▶ [The data]
┌──
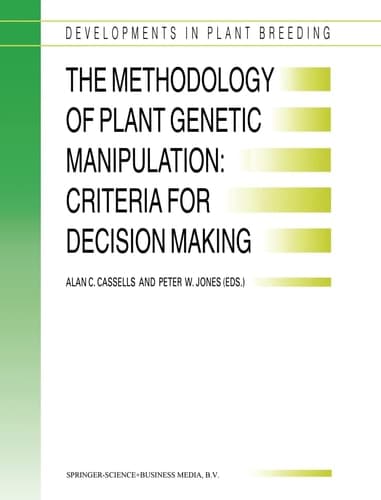 The Methodology of Plant Genetic Manipulation: Criteria for Decision Making (Developments in Plant Breeding)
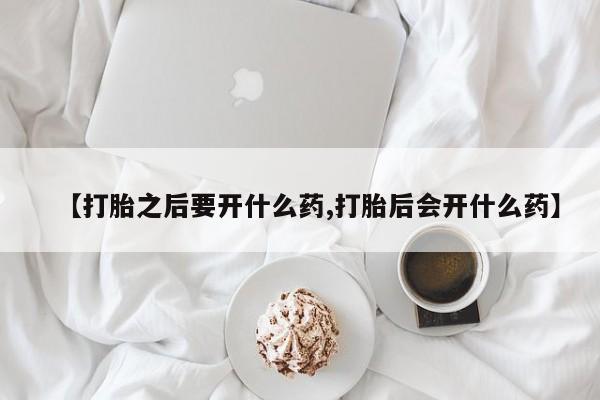堕胎药购买联系【打胎之后要开什么药,打胎后会开什么药】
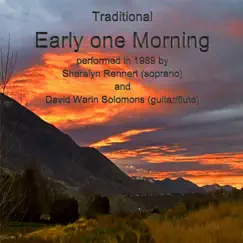 Traditional - Early one morning for soprano, flute and guitar - recorded 1989 - Single by Traditional, Sheralyn Rennert & David Warin Solomons album reviews, ratings, credits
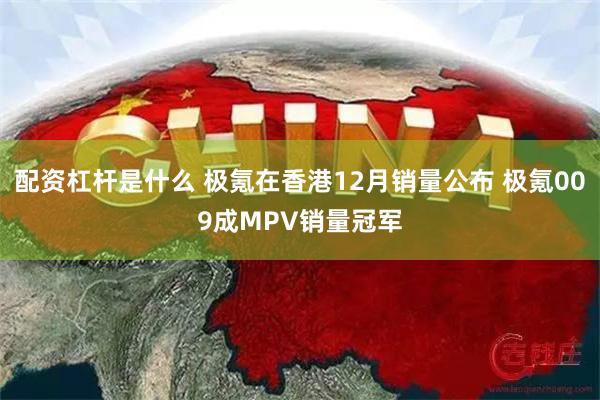 配资杠杆是什么 极氪在香港12月销量公布 极氪009成MPV销量冠军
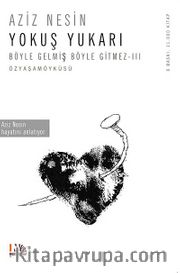 Yokuş Yukarı / Böyle Gelmiş Böyle Gitmez III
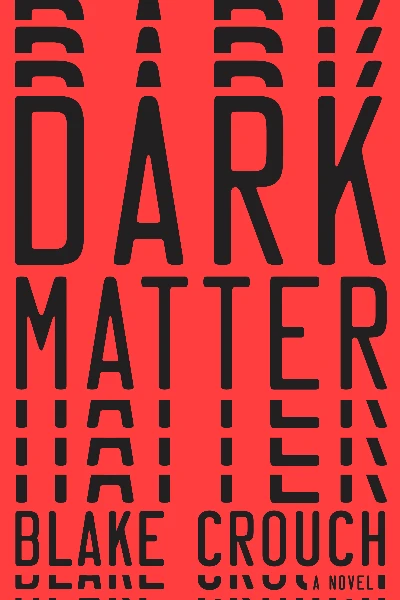 Dark Matter   by Blake Crouch
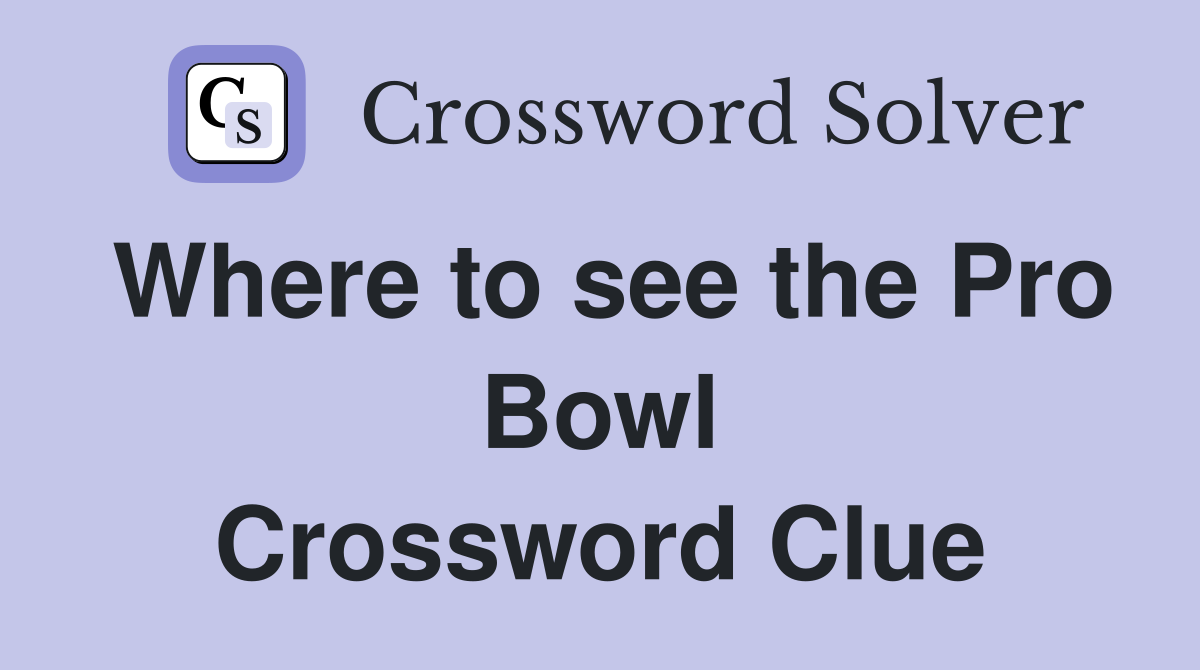 Where to see the Pro Bowl Crossword Clue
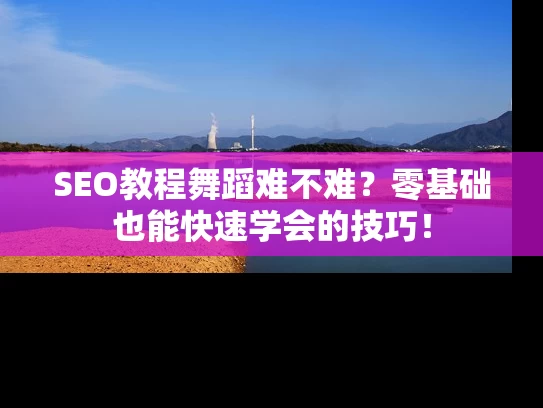 SEO教程舞蹈难不难？零基础也能快速学会的技巧！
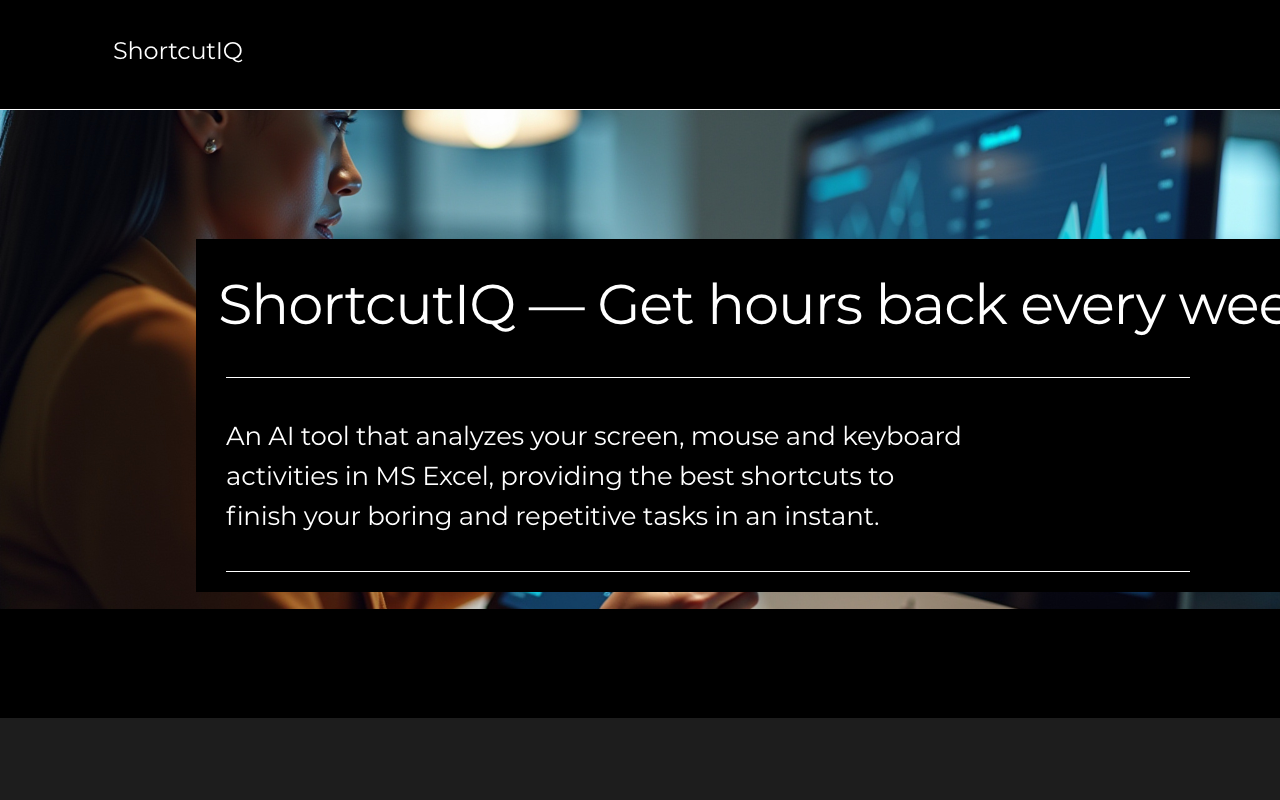 ShortcutIQ - An AI assistant that boosts Excel productivity with one-key shortcuts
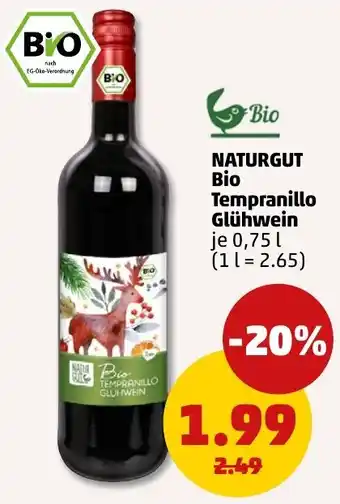 PENNY NATURGUT Bio Tempranillo Glühwein Angebot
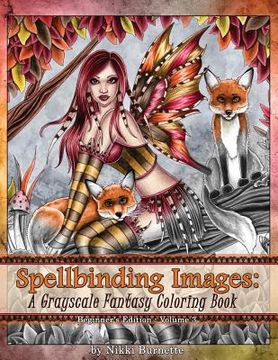 portada Spellbinding Images: A Grayscale Fantasy Coloring Book: Beginner's Edition (en Inglés)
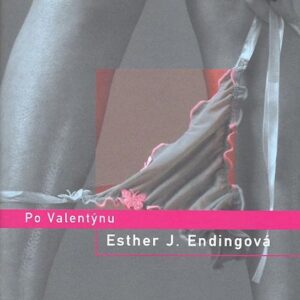 Po Valentýnu (Esther Endingová) (česky)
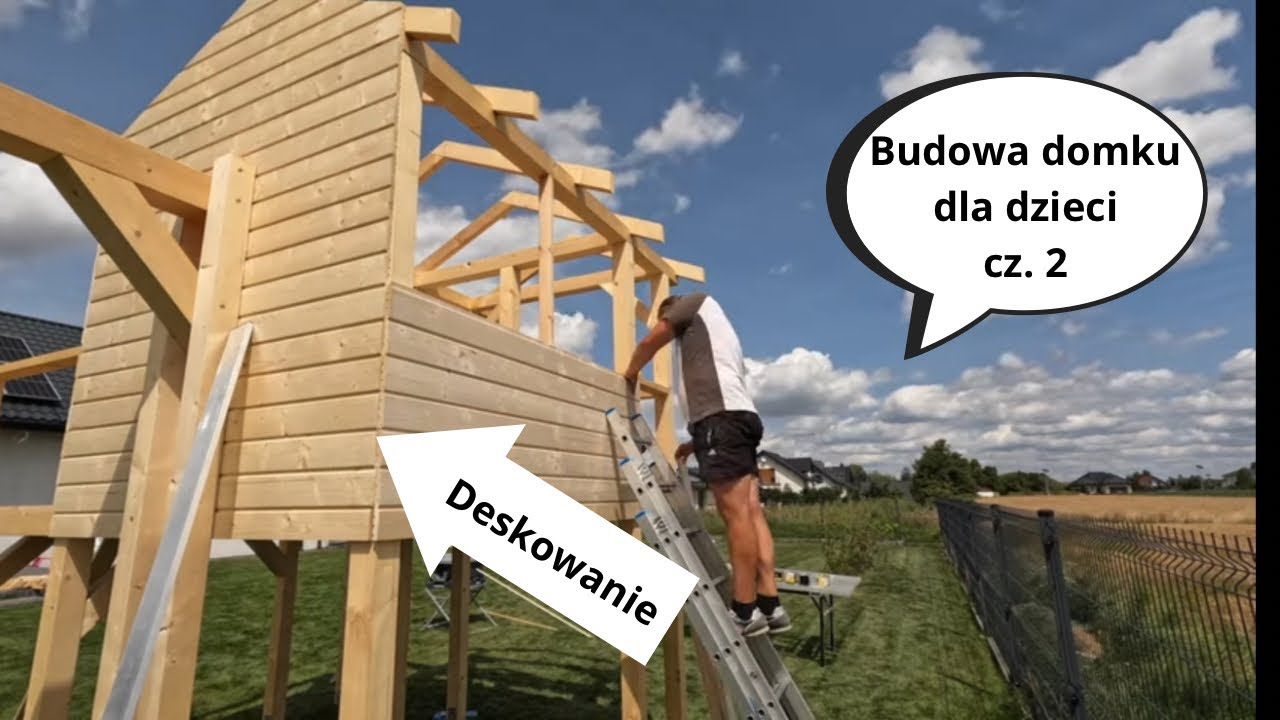 Budowa domku dla dzieci. Część 2 Deskowanie - remont4you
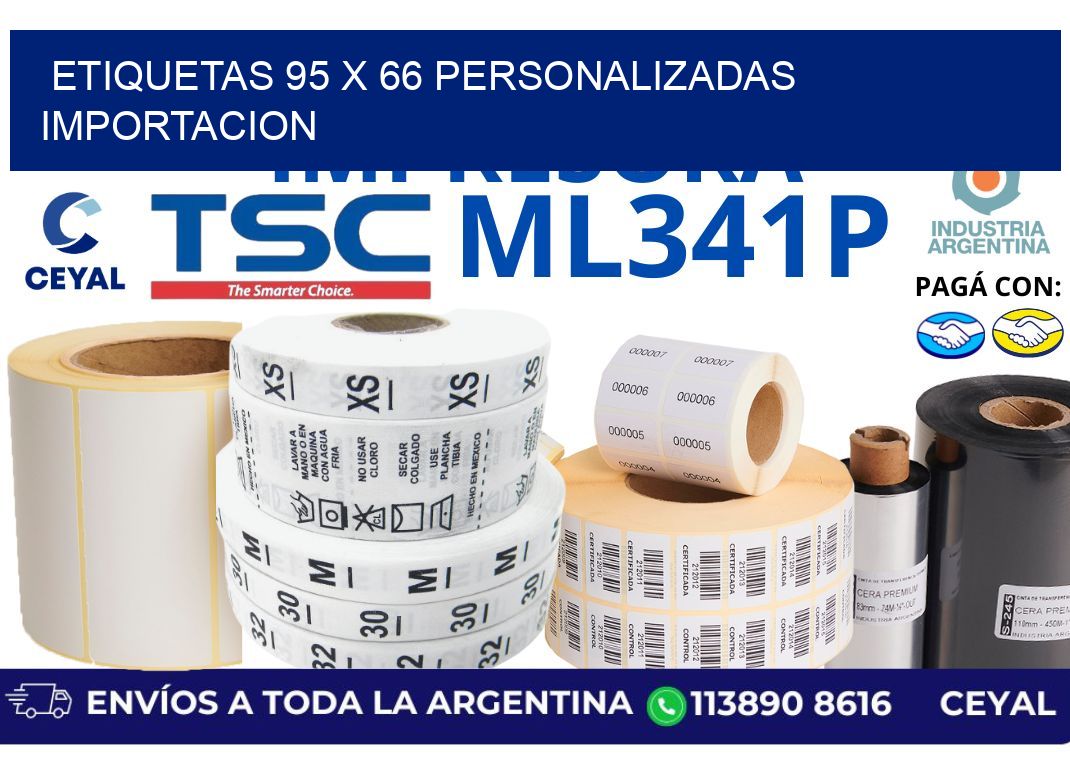etiquetas 95 x 66 personalizadas importacion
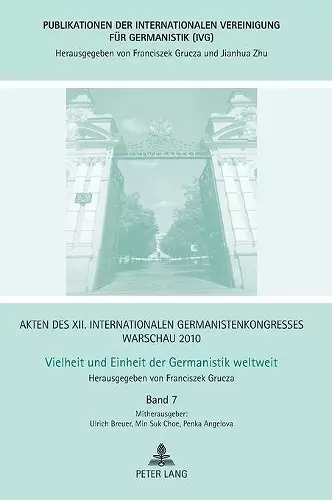 Akten des XII. Internationalen Germanistenkongresses Warschau 2010- Vielheit und Einheit der Germanistik weltweit cover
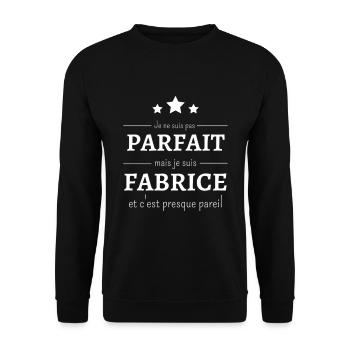 Je ne suis pas parfait mais je suis Fabrice cadeau - Sweat-shirt Unisexe - noir - Devant - Alina (178cm) & Michal (187cm)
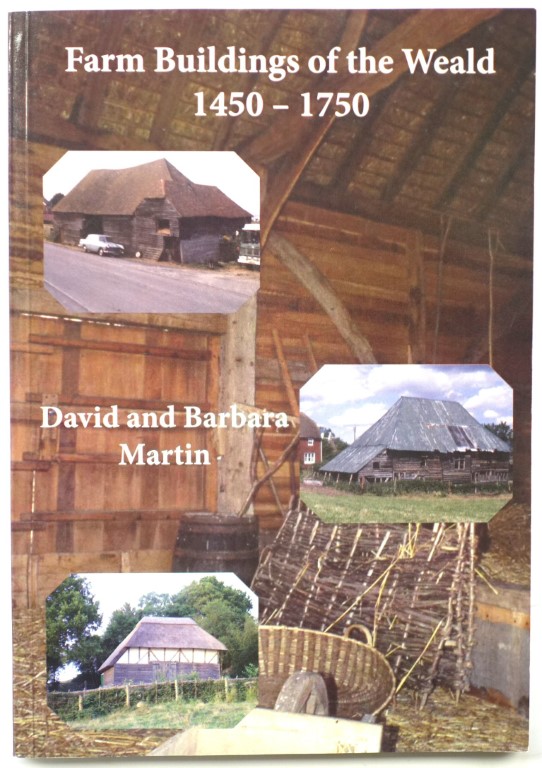 Farm Buildings of the Weald, 1450-1750
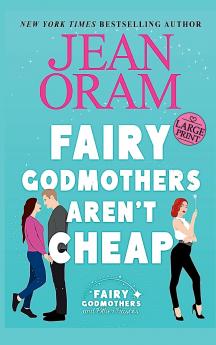 Fairy Godmothers Aren't Cheap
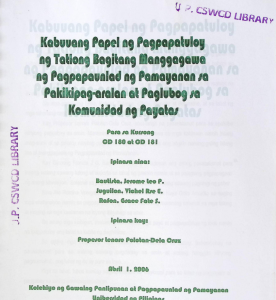 Piglaslakas sa Payatas: kabuuang papel ng pagpapatuloy ng tatlong bagitang manggagawa ng pagpapaunlad ng pamayanan sa pakikipag-aralan at paglubog sa komunidad ng Payatas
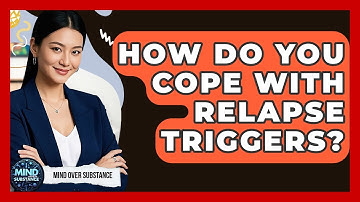 How Do You Cope With Relapse Triggers? - Mind Over Substance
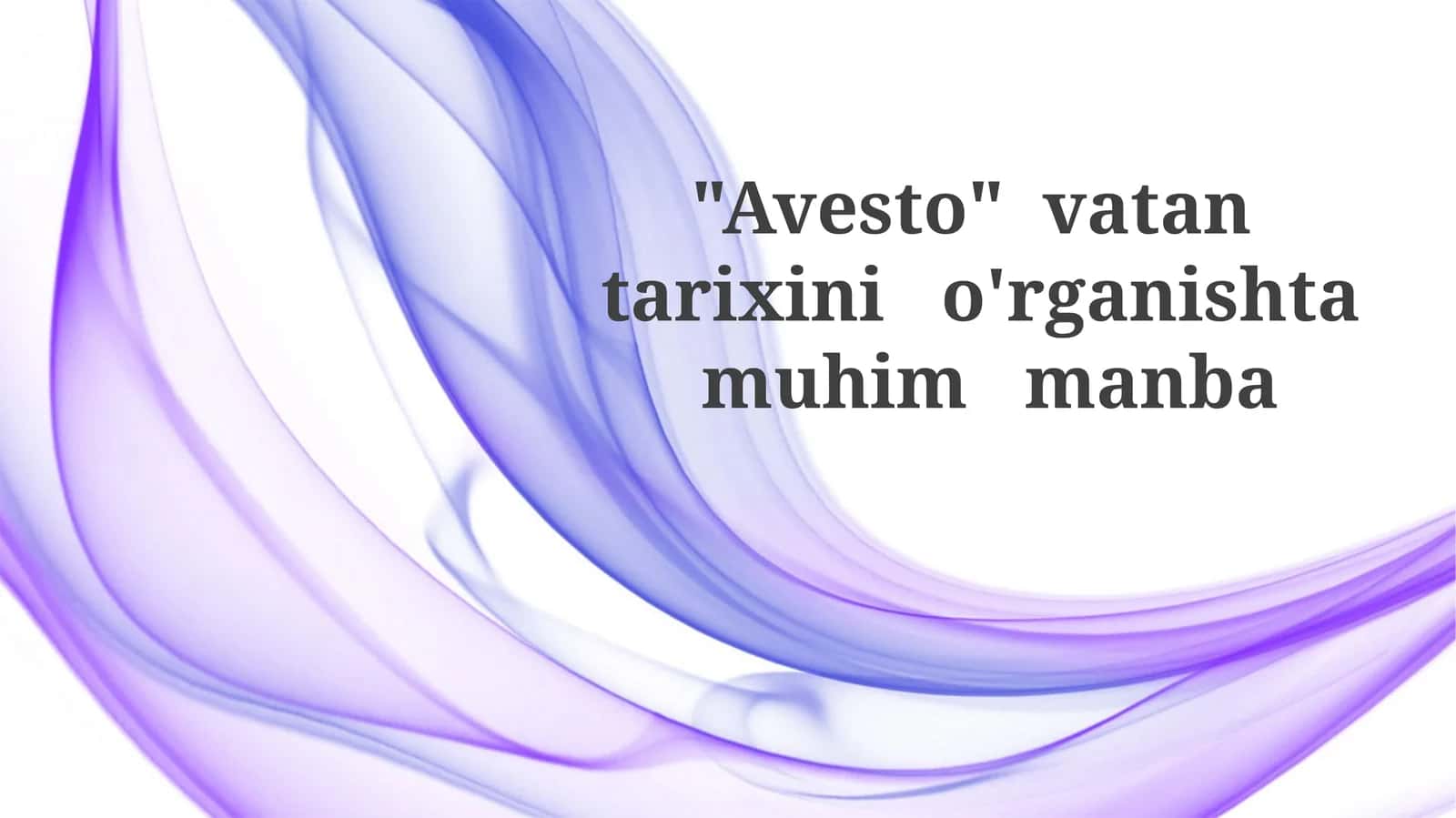 Avesto: O'tmishga Deraza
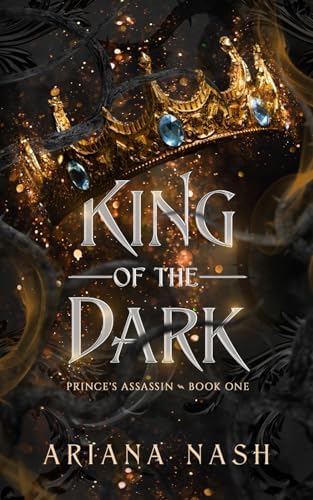 King of the Dark: A dark MM high fantasy (Prince's Assassin) by Ariana Nash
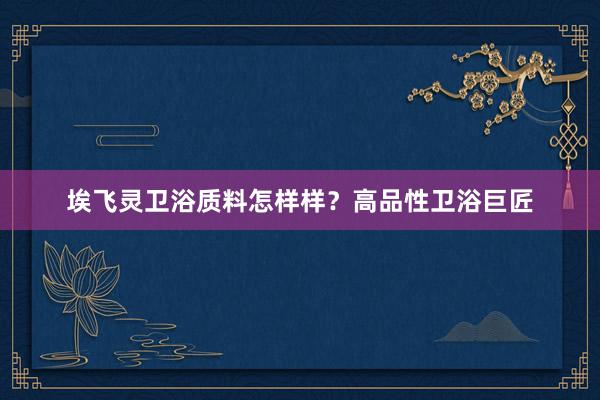 埃飞灵卫浴质料怎样样？高品性卫浴巨匠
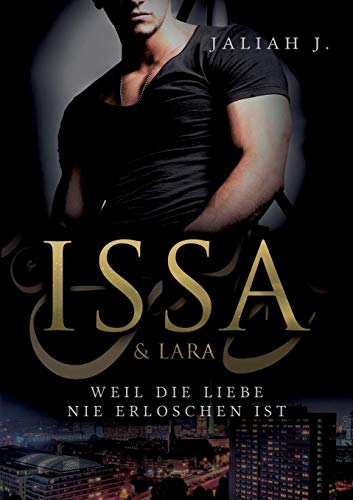 J., Jaliah - Issa & Lara: Weil die Liebe nie erloschen ist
└──
▶ [To do]
Everything from the line with "portada Spellbinding Images: A" through the end of the records is to be repeated exactly. The pictures are not.

▶ [Answer area]
 portada Spellbinding Images: A Grayscale Fantasy Coloring Book: Beginner's Edition (en Inglés)
 Po Valentýnu (Esther Endingová) (česky)
 Budowa domku dla dzieci. Część 2 Deskowanie - remont4you
etiquetas 95 x 66 personalizadas importacion
 Akten des XII. Internationalen Germanistenkongresses Warschau 2010- Vielheit und Einheit der Germanistik weltweit cover
 Je ne suis pas parfait mais je suis Fabrice cadeau - Sweat-shirt Unisexe - noir - Devant - Alina (178cm) & Michal (187cm)
 Farm Buildings of the Weald, 1450-1750
 Fairy Godmothers Aren't Cheap
 Piglaslakas sa Payatas: kabuuang papel ng pagpapatuloy ng tatlong bagitang manggagawa ng pagpapaunlad ng pamayanan sa pakikipag-aralan at paglubog sa komunidad ng Payatas
 How Do You Cope With Relapse Triggers? - Mind Over Substance
 Avesto: O'tmishga Deraza
 King of the Dark: A dark MM high fantasy (Prince's Assassin) by Ariana Nash
 埃飞灵卫浴质料怎样样？高品性卫浴巨匠
 J., Jaliah - Issa & Lara: Weil die Liebe nie erloschen ist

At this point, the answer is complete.